The average deal value rose to $22.6m in Q1 2026, up from $13.6m in Q1 2025, suggesting that investors are directing larger sums into a more concentrated set of opportunities.
The combination of higher funding and fewer deals points to a sector where confidence at the top end of the market is building, even as overall activity contracts.
US firms raked in half of the top 10 deals as the country dominated the global InsurTech marketplace
The country-level breakdown of the top 10 deals in Q1 2026 shows both continuity in the sector’s established leaders and some meaningful shifts in which markets are producing its largest transactions.
The US retained its position as the dominant country in both periods, though its share of top deals narrowed from six in Q1 2025 to five in Q1 2026, reflecting a gradual, if modest, redistribution of large deals across the global market.

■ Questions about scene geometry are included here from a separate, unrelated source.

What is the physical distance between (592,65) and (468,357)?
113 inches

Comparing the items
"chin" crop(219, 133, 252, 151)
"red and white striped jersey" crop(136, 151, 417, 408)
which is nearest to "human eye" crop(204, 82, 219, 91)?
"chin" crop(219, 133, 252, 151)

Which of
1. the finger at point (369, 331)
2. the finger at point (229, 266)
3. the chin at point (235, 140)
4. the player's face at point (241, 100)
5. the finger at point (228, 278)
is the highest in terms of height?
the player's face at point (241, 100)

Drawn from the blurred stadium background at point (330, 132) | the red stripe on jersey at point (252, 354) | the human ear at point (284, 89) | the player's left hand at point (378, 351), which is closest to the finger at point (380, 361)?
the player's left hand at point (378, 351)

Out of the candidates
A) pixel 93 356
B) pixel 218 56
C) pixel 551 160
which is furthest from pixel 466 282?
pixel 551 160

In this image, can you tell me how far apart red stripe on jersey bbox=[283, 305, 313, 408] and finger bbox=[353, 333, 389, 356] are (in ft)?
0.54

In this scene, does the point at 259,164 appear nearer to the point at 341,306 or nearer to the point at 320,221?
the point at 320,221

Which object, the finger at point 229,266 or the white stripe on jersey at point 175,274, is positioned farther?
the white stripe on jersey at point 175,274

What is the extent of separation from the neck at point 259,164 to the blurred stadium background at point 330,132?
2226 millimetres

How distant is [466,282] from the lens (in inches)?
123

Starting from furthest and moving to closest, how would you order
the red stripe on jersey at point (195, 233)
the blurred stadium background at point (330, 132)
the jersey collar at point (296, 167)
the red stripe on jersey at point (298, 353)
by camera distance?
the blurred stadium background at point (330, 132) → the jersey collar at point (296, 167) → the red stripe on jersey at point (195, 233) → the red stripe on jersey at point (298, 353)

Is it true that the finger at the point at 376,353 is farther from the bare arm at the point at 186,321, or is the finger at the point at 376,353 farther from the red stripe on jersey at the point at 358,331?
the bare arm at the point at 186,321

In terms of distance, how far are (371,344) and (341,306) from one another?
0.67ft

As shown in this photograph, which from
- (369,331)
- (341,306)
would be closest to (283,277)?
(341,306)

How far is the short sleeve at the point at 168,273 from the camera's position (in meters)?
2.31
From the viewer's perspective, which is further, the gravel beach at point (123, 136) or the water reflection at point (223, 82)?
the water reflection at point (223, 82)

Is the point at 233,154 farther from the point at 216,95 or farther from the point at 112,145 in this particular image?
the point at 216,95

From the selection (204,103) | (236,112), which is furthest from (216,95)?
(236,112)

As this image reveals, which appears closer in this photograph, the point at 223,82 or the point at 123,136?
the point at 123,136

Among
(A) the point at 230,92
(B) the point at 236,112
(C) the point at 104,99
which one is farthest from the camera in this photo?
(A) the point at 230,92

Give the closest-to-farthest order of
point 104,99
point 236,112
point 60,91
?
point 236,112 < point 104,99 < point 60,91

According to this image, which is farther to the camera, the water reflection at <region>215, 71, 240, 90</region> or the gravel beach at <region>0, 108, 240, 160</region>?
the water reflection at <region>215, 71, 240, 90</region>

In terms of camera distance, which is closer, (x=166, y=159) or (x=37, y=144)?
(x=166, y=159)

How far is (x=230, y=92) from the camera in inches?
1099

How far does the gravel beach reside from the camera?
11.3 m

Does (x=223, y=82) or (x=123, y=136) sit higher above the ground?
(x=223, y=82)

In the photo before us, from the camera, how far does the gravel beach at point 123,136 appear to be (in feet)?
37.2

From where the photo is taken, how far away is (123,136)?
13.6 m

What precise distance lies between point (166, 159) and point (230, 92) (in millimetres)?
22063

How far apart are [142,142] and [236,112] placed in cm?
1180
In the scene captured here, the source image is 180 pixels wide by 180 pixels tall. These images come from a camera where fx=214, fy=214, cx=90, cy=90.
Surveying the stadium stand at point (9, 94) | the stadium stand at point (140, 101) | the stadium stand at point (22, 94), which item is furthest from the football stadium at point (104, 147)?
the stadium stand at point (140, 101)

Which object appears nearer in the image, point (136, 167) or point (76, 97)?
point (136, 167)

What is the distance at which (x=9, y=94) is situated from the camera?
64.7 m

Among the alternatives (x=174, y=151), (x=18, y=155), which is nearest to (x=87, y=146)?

The UK also featured in both periods, maintaining two top deals on each occasion, underlining its consistent role as one of the sector’s principal hubs outside North America.
France and Sweden were new entrants in Q1 2026, with France securing two of the top 10 deals and Sweden one, suggesting that European InsurTech is generating transactions of increasing scale.
South Africa and Brazil, which each contributed a top deal in Q1 2025, did not feature in Q1 2026, pointing to a degree of retrenchment in emerging market activity at the larger end of the funding spectrum.
Lassie, a prevention-first pet insurer that combines insurance coverage with everyday pet care, raised $75m in a Series C round, making it one of the top global InsurTech deals of the first quarter
The round was backed by Balderton Capital, Felix Capital, Inventure, Passion Capital and Stena Sessan.
Founded in Stockholm, the company currently operates in Sweden, Germany and France, insuring around 250,000 pets, and reports more than $100m in annual recurring revenue.
Automation sits at the heart of its operating model, with around 60% of claims in Germany now processed end to end in approximately six minutes.
The company’s app-based approach drives daily engagement well above industry norms, with active usage of around 25% against a sector average of 8 to 9%.
Lassie is targeting a fast-growing market, with the global pet insurance sector forecast to reach around $80bn by 2033, driven by rising veterinary costs and shifting attitudes to pet ownership across Europe. Proceeds will be used to accelerate expansion into further European markets.